(Dataset entries)
..........

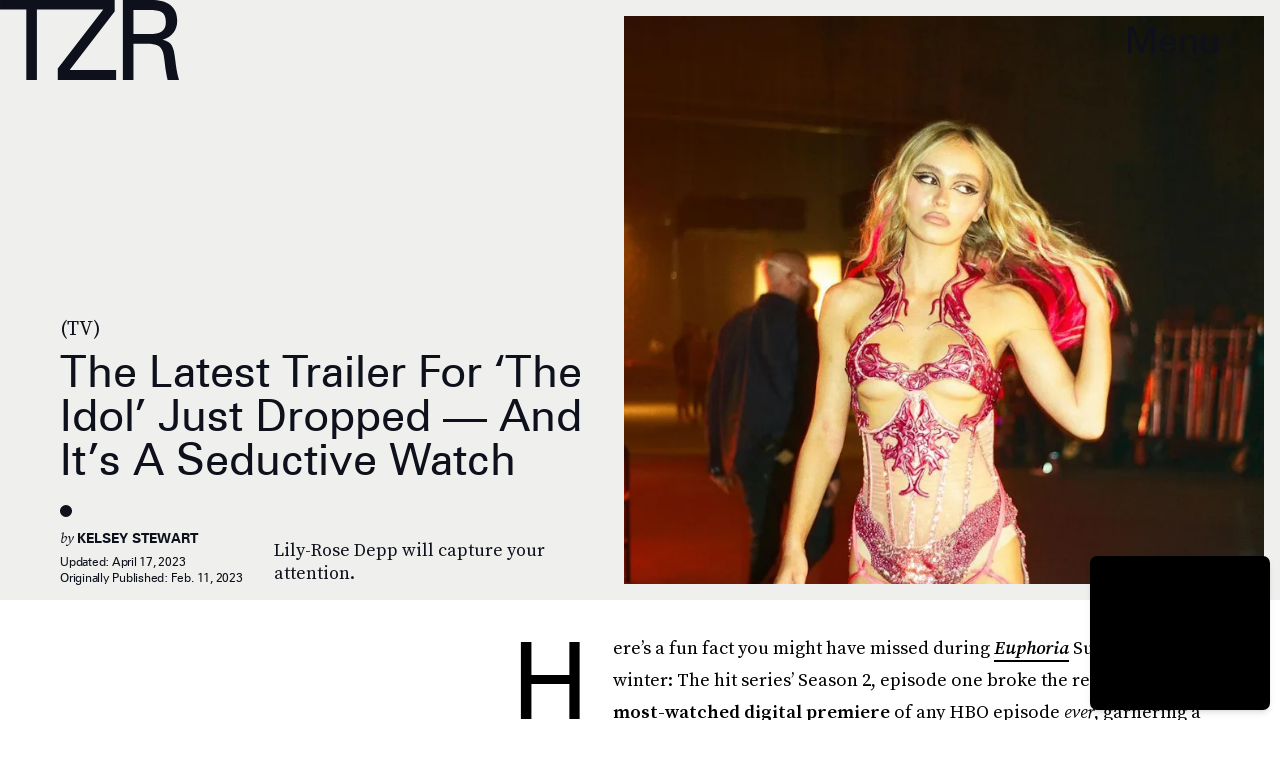

--- FILE ---
content_type: text/html; charset=utf-8
request_url: https://www.google.com/recaptcha/api2/aframe
body_size: 268
content:
<!DOCTYPE HTML><html><head><meta http-equiv="content-type" content="text/html; charset=UTF-8"></head><body><script nonce="Qn7V2y0MSxEsT3f4rkxuWA">/** Anti-fraud and anti-abuse applications only. See google.com/recaptcha */ try{var clients={'sodar':'https://pagead2.googlesyndication.com/pagead/sodar?'};window.addEventListener("message",function(a){try{if(a.source===window.parent){var b=JSON.parse(a.data);var c=clients[b['id']];if(c){var d=document.createElement('img');d.src=c+b['params']+'&rc='+(localStorage.getItem("rc::a")?sessionStorage.getItem("rc::b"):"");window.document.body.appendChild(d);sessionStorage.setItem("rc::e",parseInt(sessionStorage.getItem("rc::e")||0)+1);localStorage.setItem("rc::h",'1769658931928');}}}catch(b){}});window.parent.postMessage("_grecaptcha_ready", "*");}catch(b){}</script></body></html>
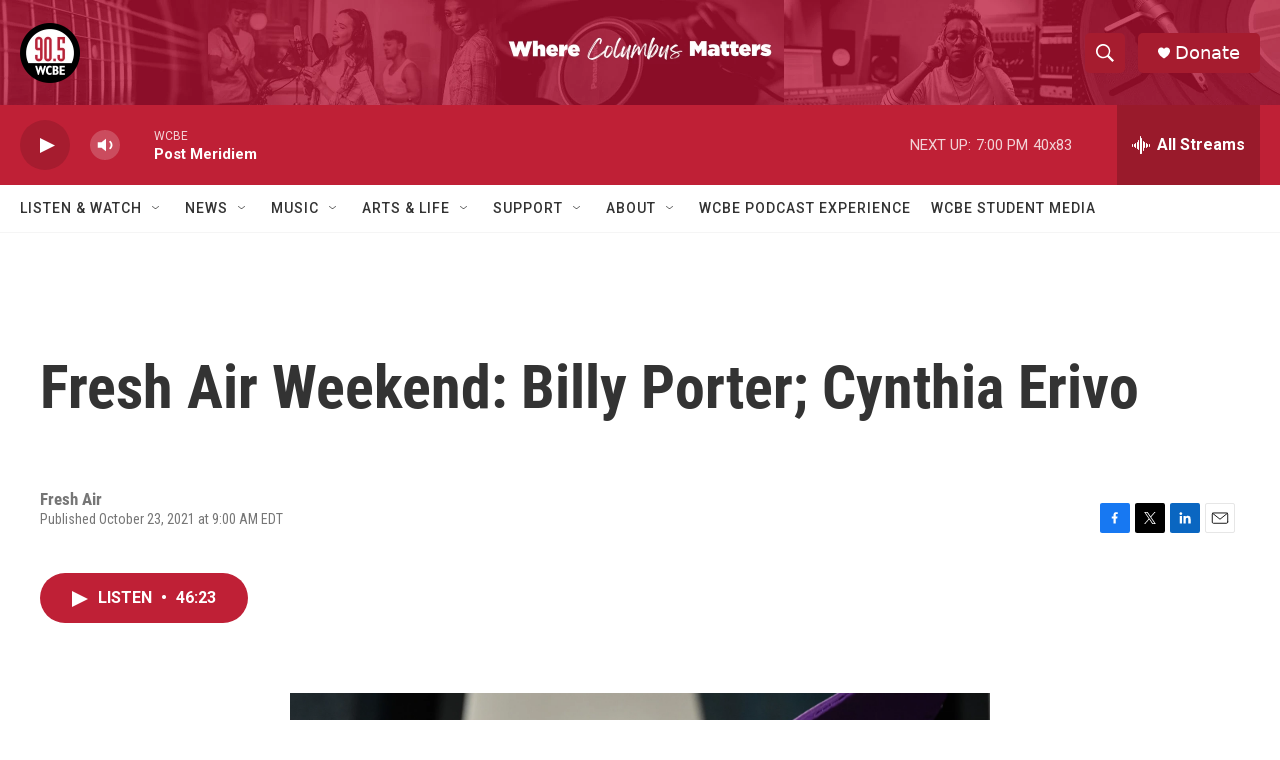

--- FILE ---
content_type: text/html; charset=utf-8
request_url: https://www.google.com/recaptcha/api2/aframe
body_size: 268
content:
<!DOCTYPE HTML><html><head><meta http-equiv="content-type" content="text/html; charset=UTF-8"></head><body><script nonce="C2gEszwq58A-v3MkoZHryA">/** Anti-fraud and anti-abuse applications only. See google.com/recaptcha */ try{var clients={'sodar':'https://pagead2.googlesyndication.com/pagead/sodar?'};window.addEventListener("message",function(a){try{if(a.source===window.parent){var b=JSON.parse(a.data);var c=clients[b['id']];if(c){var d=document.createElement('img');d.src=c+b['params']+'&rc='+(localStorage.getItem("rc::a")?sessionStorage.getItem("rc::b"):"");window.document.body.appendChild(d);sessionStorage.setItem("rc::e",parseInt(sessionStorage.getItem("rc::e")||0)+1);localStorage.setItem("rc::h",'1769116443889');}}}catch(b){}});window.parent.postMessage("_grecaptcha_ready", "*");}catch(b){}</script></body></html>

..........

Exercise objective – The expected answer is every line in the data above that carries the string "JSON".

Answer space –
<!DOCTYPE HTML><html><head><meta http-equiv="content-type" content="text/html; charset=UTF-8"></head><body><script nonce="Qn7V2y0MSxEsT3f4rkxuWA">/** Anti-fraud and anti-abuse applications only. See google.com/recaptcha */ try{var clients={'sodar':'https://pagead2.googlesyndication.com/pagead/sodar?'};window.addEventListener("message",function(a){try{if(a.source===window.parent){var b=JSON.parse(a.data);var c=clients[b['id']];if(c){var d=document.createElement('img');d.src=c+b['params']+'&rc='+(localStorage.getItem("rc::a")?sessionStorage.getItem("rc::b"):"");window.document.body.appendChild(d);sessionStorage.setItem("rc::e",parseInt(sessionStorage.getItem("rc::e")||0)+1);localStorage.setItem("rc::h",'1769658931928');}}}catch(b){}});window.parent.postMessage("_grecaptcha_ready", "*");}catch(b){}</script></body></html>
<!DOCTYPE HTML><html><head><meta http-equiv="content-type" content="text/html; charset=UTF-8"></head><body><script nonce="C2gEszwq58A-v3MkoZHryA">/** Anti-fraud and anti-abuse applications only. See google.com/recaptcha */ try{var clients={'sodar':'https://pagead2.googlesyndication.com/pagead/sodar?'};window.addEventListener("message",function(a){try{if(a.source===window.parent){var b=JSON.parse(a.data);var c=clients[b['id']];if(c){var d=document.createElement('img');d.src=c+b['params']+'&rc='+(localStorage.getItem("rc::a")?sessionStorage.getItem("rc::b"):"");window.document.body.appendChild(d);sessionStorage.setItem("rc::e",parseInt(sessionStorage.getItem("rc::e")||0)+1);localStorage.setItem("rc::h",'1769116443889');}}}catch(b){}});window.parent.postMessage("_grecaptcha_ready", "*");}catch(b){}</script></body></html>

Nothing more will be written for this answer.